(Data for processing)
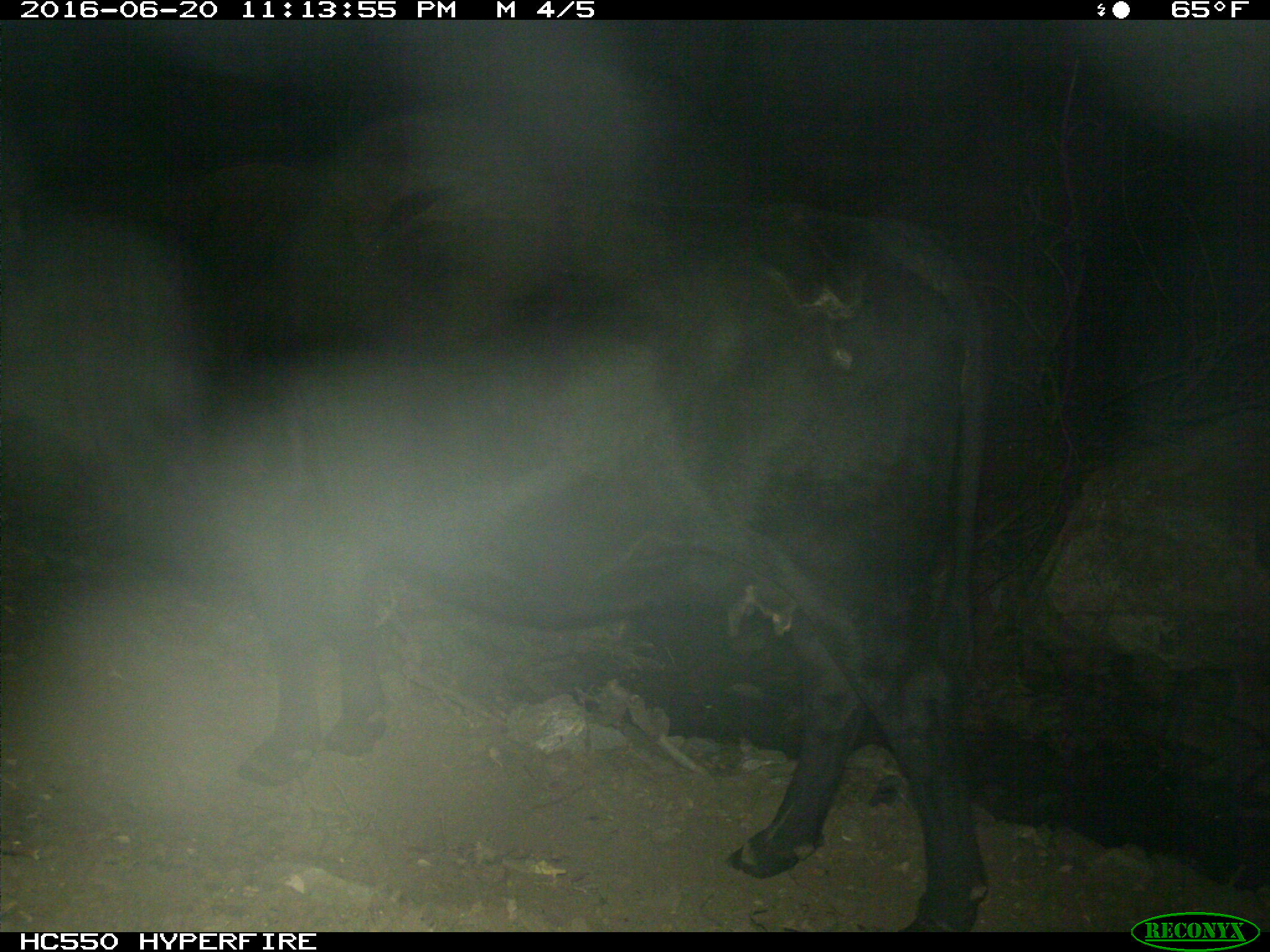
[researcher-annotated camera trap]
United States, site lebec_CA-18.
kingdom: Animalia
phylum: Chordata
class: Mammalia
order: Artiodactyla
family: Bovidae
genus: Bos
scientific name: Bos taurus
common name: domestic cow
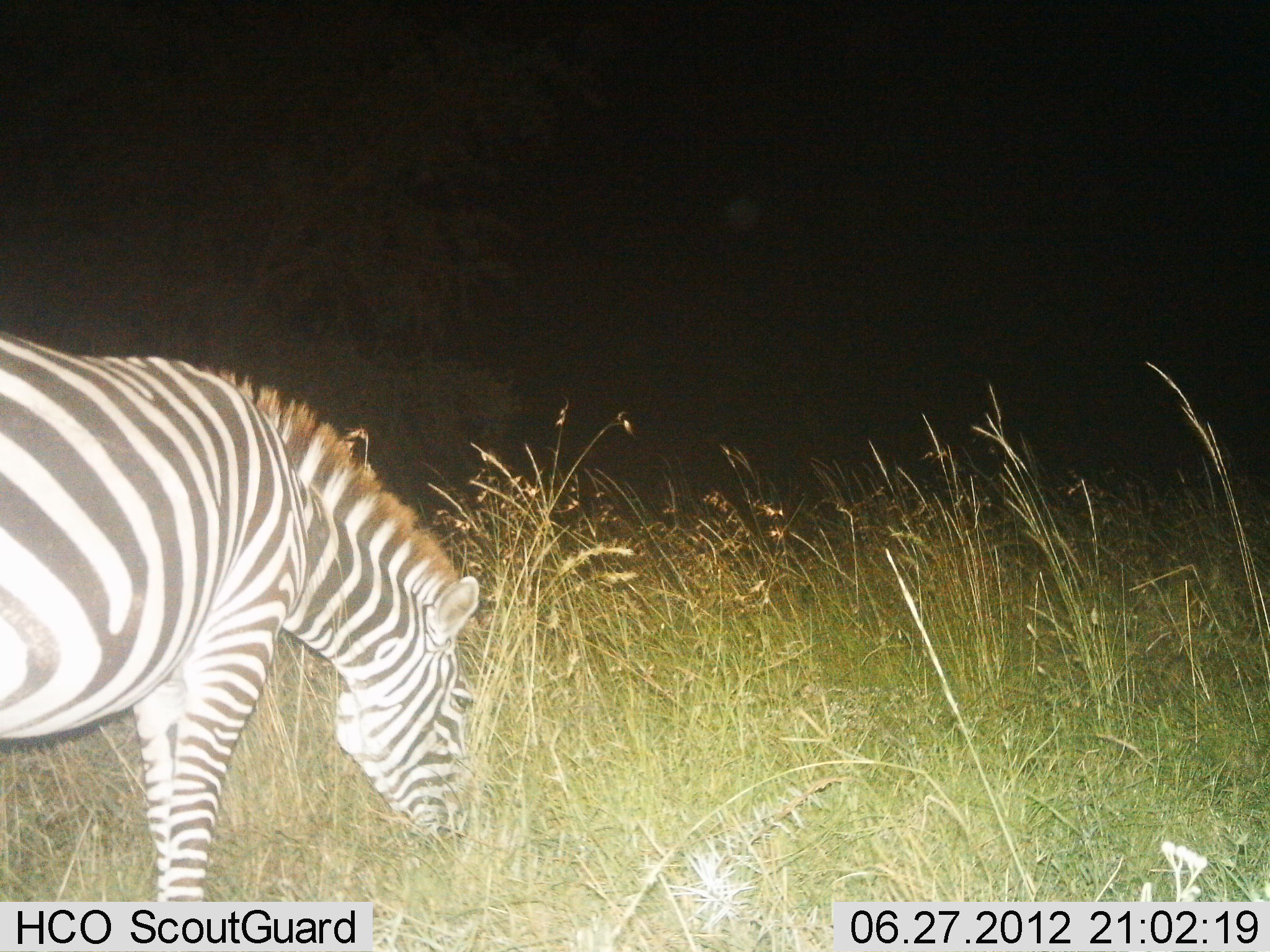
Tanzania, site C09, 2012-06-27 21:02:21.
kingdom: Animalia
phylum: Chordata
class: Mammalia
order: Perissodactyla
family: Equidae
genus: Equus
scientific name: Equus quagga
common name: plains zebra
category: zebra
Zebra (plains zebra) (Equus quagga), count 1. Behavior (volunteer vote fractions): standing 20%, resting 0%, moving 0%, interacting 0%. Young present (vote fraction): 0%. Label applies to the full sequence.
(End Data for processing)
● **Exercise prompt**: For the material above, reproduce exactly the lines from the line with "order: Perissodactyla" to the line with "common name: plains zebra", inclusive, and exclude all others.

● **Finished exercise**:
order: Perissodactyla
family: Equidae
genus: Equus
scientific name: Equus quagga
common name: plains zebra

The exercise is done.